Kasus penganiayaan yang menewaskan Dini Sera Afrianti yang dilakukan oleh Gregorius Ronald Tannur menjadi sorotan publik, terutama setelah penangkapan terhadapnya oleh Tim Intelijen Kejaksaan Tinggi Jawa Timur pada 27 Oktober 2024. Ronald Tannur, yang sebelumnya divonis bersalah dalam kasus penganiayaan berat yang menyebabkan kematian, ditangkap kembali setelah vonis bebas yang sempat diterimanya. Penangkapan ini mengungkap adanya dugaan suap yang melibatkan sejumlah hakim dan pengacara, serta memunculkan sejumlah pertanyaan etika profesi dan hukum pidana terkait proses peradilan di Indonesia.
Gregorius Ronald Tannur, yang berusia 27 tahun, sebelumnya dijatuhi hukuman dalam kasus penganiayaan yang mengakibatkan kematian Dini Sera Afrianti. Tindakannya yang kasar menyebabkan kekasihnya itu tewas akibat penganiayaan berat, sebagaimana diatur dalam Pasal 351 ayat (3) KUHP. Namun, pada proses peradilan yang berlangsung, vonis bebas yang diterimanya mengejutkan banyak pihak. Penangkapan Ronald pada 27 Oktober 2024 oleh Tim Intelijen Kejaksaan Tinggi Jawa Timur bersama tim jaksa eksekutor dari Kejaksaan Negeri Surabaya menandai babak baru dalam kasus ini.
Ronald Tannur ditangkap di kawasan Pakuwon City Virginia Regency, Surabaya, sekitar pukul 14.40 WIB. Penangkapan tersebut menandakan adanya perkembangan besar dalam penegakan hukum kasus ini, yang kini dipertanyakan seiring dengan dugaan suap yang melibatkan para hakim yang menangani perkara Ronald.
Dugaan Suap dan Tindak Lanjut Kejaksaan
Kasus ini semakin mencuat setelah Kejaksaan Agung menangkap tiga hakim Pengadilan Negeri Surabaya yang terlibat dalam penanganan perkara penganiayaan yang dilakukan Ronald Tannur. Ketiga hakim tersebut, yakni Erintuah Damanik, Mangapul, dan Hari Hanindyo, diduga menerima suap terkait dengan vonis bebas yang dijatuhkan dalam kasus ini. Dugaan suap tersebut melibatkan Lisa Rahmat, pengacara Ronald Tannur, yang dikabarkan memberikan sejumlah uang kepada hakim-hakim tersebut untuk mendapatkan vonis bebas bagi kliennya.

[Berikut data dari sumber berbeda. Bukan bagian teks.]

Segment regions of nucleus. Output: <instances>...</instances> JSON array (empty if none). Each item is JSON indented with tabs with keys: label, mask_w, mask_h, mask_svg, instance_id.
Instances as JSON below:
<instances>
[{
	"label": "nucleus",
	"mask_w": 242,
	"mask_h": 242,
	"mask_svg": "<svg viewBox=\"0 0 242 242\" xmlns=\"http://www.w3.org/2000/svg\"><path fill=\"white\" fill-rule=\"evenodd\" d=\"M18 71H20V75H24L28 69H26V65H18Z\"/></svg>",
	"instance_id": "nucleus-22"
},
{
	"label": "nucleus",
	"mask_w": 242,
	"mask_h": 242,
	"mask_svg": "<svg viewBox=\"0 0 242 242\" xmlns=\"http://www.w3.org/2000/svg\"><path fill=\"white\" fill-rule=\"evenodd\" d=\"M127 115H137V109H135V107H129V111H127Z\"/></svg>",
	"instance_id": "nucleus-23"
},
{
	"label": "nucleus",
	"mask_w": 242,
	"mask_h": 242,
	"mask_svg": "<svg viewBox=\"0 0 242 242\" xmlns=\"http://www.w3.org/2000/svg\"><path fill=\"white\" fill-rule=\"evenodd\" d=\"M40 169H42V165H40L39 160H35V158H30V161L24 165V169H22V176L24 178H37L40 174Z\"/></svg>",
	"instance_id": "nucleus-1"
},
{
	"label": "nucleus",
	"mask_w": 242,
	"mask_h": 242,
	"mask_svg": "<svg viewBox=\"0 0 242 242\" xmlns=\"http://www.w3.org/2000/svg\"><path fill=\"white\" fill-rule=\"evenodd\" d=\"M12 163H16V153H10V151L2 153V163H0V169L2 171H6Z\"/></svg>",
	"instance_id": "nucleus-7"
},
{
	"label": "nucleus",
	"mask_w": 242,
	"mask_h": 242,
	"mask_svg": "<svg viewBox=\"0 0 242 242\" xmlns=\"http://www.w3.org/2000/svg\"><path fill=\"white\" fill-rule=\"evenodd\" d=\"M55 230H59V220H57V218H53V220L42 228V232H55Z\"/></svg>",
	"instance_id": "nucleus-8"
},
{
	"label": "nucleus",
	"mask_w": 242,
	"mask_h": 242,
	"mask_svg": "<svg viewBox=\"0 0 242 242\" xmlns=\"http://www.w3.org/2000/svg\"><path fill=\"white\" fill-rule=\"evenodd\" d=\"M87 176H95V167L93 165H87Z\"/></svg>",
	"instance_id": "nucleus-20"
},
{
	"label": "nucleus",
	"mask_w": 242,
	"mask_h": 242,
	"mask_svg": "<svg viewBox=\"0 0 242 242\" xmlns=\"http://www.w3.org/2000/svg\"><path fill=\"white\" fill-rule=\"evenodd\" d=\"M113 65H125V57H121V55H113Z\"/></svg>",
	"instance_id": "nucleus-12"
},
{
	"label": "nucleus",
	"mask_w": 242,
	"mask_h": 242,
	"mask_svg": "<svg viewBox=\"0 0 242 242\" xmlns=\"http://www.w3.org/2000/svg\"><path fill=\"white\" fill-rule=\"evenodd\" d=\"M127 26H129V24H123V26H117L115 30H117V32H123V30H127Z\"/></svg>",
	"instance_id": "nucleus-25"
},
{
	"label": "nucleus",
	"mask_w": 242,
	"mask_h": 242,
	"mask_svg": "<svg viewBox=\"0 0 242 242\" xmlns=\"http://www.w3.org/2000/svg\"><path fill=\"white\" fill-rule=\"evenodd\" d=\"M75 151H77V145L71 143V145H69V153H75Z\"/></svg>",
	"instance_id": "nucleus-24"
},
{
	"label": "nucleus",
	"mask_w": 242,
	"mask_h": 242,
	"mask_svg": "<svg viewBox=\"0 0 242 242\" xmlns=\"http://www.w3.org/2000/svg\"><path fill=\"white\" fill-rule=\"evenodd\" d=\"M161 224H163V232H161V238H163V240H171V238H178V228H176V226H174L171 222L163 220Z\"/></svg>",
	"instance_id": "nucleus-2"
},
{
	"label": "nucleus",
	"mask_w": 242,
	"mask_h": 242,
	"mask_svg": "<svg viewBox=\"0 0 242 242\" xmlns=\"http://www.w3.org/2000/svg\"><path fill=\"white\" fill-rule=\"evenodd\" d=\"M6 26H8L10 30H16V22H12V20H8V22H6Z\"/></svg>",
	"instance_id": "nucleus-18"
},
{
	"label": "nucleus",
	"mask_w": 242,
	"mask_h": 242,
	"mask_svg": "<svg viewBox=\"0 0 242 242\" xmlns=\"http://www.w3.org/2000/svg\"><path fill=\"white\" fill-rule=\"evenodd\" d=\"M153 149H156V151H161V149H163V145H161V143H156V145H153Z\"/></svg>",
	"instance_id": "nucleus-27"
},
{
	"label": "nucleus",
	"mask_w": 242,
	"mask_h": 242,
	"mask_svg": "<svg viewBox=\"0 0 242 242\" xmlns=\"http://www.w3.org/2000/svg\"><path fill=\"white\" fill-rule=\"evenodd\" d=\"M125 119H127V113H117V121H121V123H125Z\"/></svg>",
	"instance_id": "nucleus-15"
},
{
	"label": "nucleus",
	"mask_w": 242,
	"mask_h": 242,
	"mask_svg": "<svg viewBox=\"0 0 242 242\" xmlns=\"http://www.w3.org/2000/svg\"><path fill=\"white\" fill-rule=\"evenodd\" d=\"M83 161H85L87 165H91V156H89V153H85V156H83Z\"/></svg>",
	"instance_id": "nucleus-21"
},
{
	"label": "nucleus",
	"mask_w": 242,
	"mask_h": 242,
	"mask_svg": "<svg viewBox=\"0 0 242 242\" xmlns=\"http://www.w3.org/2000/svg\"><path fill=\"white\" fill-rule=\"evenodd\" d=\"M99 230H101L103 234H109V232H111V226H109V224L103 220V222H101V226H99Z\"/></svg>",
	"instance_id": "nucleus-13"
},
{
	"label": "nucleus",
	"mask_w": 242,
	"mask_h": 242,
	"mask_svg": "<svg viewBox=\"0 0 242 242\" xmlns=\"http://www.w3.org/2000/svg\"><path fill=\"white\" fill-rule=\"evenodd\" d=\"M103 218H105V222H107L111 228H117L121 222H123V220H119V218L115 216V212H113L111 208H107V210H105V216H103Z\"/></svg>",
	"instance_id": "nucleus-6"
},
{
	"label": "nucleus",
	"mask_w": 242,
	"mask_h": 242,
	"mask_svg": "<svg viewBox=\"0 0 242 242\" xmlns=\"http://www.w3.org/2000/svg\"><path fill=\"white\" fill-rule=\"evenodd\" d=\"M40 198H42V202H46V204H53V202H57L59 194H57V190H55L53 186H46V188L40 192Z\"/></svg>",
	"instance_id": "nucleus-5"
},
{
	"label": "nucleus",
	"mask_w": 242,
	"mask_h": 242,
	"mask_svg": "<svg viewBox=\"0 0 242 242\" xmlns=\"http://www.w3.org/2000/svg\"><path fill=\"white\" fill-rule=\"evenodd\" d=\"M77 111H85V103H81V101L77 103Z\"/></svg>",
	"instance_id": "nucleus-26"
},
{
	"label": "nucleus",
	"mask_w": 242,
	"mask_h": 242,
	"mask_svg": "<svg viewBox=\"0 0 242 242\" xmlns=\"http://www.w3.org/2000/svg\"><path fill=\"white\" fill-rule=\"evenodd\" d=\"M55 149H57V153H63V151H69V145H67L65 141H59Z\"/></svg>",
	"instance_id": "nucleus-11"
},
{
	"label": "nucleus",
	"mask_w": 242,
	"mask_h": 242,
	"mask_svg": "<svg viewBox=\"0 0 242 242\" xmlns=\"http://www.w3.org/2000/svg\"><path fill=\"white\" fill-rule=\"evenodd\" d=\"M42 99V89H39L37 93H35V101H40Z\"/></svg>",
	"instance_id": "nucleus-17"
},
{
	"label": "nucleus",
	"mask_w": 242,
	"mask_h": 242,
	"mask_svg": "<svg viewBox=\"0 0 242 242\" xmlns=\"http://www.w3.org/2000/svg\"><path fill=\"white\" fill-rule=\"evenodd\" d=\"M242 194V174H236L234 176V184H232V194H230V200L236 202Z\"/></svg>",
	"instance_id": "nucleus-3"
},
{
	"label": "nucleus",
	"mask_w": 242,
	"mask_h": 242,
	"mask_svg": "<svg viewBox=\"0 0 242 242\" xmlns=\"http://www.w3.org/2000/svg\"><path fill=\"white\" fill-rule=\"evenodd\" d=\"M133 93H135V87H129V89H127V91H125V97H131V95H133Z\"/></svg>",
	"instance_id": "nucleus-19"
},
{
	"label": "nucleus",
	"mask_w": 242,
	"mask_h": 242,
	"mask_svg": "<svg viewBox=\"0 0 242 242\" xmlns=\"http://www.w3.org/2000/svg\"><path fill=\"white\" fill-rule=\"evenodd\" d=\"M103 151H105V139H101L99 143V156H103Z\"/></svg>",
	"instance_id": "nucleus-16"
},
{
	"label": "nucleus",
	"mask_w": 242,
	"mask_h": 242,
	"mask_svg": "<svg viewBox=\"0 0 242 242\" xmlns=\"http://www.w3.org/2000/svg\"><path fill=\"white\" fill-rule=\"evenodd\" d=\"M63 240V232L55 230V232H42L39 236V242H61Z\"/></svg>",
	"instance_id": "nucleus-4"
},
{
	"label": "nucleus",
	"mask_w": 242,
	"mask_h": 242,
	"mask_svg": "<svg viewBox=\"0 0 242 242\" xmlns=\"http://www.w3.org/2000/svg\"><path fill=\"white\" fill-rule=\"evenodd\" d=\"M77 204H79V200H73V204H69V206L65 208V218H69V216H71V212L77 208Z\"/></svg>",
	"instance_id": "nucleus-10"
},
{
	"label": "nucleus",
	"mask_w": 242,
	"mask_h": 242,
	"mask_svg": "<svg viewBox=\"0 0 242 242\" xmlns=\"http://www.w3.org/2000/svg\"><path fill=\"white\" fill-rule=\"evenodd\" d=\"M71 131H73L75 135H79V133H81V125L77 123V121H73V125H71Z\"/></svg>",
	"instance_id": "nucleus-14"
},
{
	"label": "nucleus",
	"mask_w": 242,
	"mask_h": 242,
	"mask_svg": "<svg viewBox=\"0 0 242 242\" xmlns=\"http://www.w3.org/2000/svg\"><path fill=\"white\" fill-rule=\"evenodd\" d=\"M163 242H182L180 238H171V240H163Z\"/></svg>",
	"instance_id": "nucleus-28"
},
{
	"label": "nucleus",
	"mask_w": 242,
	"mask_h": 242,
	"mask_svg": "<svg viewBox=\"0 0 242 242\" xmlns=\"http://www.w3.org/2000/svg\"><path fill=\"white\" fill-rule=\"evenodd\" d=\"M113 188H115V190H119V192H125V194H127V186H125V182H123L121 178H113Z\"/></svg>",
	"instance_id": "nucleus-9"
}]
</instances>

Tindak lanjut terhadap dugaan suap ini sangat penting mengingat potensi dampaknya terhadap kepercayaan publik terhadap sistem peradilan di Indonesia. Kejaksaan Tinggi Jawa Timur menyatakan akan terus memantau dan menindaklanjuti segala temuan yang dapat berhubungan dengan dugaan suap dalam proses peradilan ini. Penanganan kasus ini menjadi ujian penting dalam menunjukkan komitmen negara terhadap pemberantasan korupsi di sektor peradilan.
Perspektif Etika Profesi Hukum
Selain aspek hukum pidana, kasus ini juga menyoroti permasalahan etika dalam profesi hukum. Sebagai pengacara, Lisa Rahmat memiliki tanggung jawab untuk bertindak sesuai dengan kode etik profesi yang berlaku, yang menuntutnya untuk menjaga integritas dan menghindari praktik-praktik tidak etis seperti pemberian suap. Begitu pula bagi hakim yang memiliki peran yang sangat vital dalam memastikan proses peradilan berjalan secara adil dan tanpa pengaruh dari pihak luar.Kasus suap ini jelas bertentangan dengan prinsip-prinsip dasar etika profesi hukum, di antaranya:
1. Independensi dan Imparsialitas
Seorang hakim harus mampu bertindak secara independen, tidak terpengaruh oleh kepentingan pribadi, pihak tertentu, atau faktor eksternal lainnya. Hakim yang terlibat dalam suap telah mengkhianati prinsip ini, karena mereka seharusnya mengutamakan objektivitas dan kebenaran dalam setiap putusan yang mereka ambil.